What this exercise asks =
(1) Reproduce the biography of Mildred Gordon word for word, from "British Labour politician (1923–2016)" up to and including "The Highway, Stepney.".
(2) Pick up the biography of Mildred Gordon after its final sentence and carry it on.

Selected passage =
Member of Parliament for Bow and Poplar
- In office 11 June 1987 – 8 April 1997
- Preceded by: Ian Mikardo
- Succeeded by: Constituency abolished

Personal details
- Born: Mildred Fellerman 24 August 1923 Stepney, London, England
- Died: 8 April 2016 (aged 92) London, England
- Party: Labour
- Spouses: ; Sam Gordon ​ ​(m. 1948; died 1982)​ ; Nils Kaare Dahl ​ ​(m. 1985; died 1996)​
- Children: David Gordon

= Mildred Gordon (politician) =

British Labour politician (1923–2016)

Mildred Gordon (née Fellerman; 24 August 1923 – 8 April 2016) was a British Labour politician.

==Biography==

===Early life===
Mildred Gordon was born the daughter of Judah and Dora Fellerman in Stepney in 1923. Judah was of Dutch Jewish descent, Dora from a Bessarabian Jewish family. Her father and grandfather were stallholders in Watney Market; her father also served as a member of Stepney Borough Council. She attended Betts Street and Christian Street Schools, before attending Raines School and secretarial college. She worked in a solicitor's office, from which she was unable to get release for army service in the Second World War, so she volunteered to be an air raid warden instead. She became a teacher in 1945, and her first post was at Nicholas Gibson School in The Highway, Stepney.

The then Mildred Fellerman married Sam Gordon in 1948, in Reno, Nevada with C. L. R. James as one of the witnesses. The couple lived in New York until 1952. Her husband was at that time the secretary of the Trotskyist Fourth International, and worked as a printer, while Mildred Gordon herself continued in her occupation as a teacher. She and her husband were prevented from returning to the US in 1952, as his passport had been taken, after visiting her family in the UK. Sam Gordon died in 1982; they had one son, David. Mildred's second husband from 1985, until he died in 1996, was Nils Kaare Dahl, who had once been asked to prepare to be Leon Trotsky's bodyguard during his exile in Norway from 1935, and stayed with him for two periods.

Supplied information =
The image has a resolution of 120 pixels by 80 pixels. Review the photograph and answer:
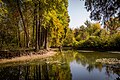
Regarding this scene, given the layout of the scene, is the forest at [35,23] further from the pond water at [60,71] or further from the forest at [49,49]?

Responses to the tasks =
(1)
British Labour politician (1923–2016)

Mildred Gordon (née Fellerman; 24 August 1923 – 8 April 2016) was a British Labour politician.

==Biography==

===Early life===
Mildred Gordon was born the daughter of Judah and Dora Fellerman in Stepney in 1923. Judah was of Dutch Jewish descent, Dora from a Bessarabian Jewish family. Her father and grandfather were stallholders in Watney Market; her father also served as a member of Stepney Borough Council. She attended Betts Street and Christian Street Schools, before attending Raines School and secretarial college. She worked in a solicitor's office, from which she was unable to get release for army service in the Second World War, so she volunteered to be an air raid warden instead. She became a teacher in 1945, and her first post was at Nicholas Gibson School in The Highway, Stepney.

(2)
Before being elected to Parliament, Gordon was variously a school governor, governor of Hackney College, and a visiting typewriting teacher, retraining women in HM Prison Holloway. She was also the adviser on older women to the Women's Committee of the Greater London Council (GLC) during Ken Livingstone's tenure as GLC Leader. A long-time Labour Party activist, Gordon had been a Labour candidate for Hendon Borough Council, for the GLC, and for the European Parliament in the first direct elections in 1979. She joined the executive of the London Labour Party in 1983.

===Parliamentary career===
After leaving teaching in 1985, Gordon was elected Member of Parliament (MP) for Bow and Poplar at the 1987 general election with a majority of 4,631 votes. In her maiden speech in the Commons, Gordon said: "The mark of a civilised society is that it is one in which people can expect to be decently housed and clothed, to have enough to eat and to have access to healthcare and to education for their children".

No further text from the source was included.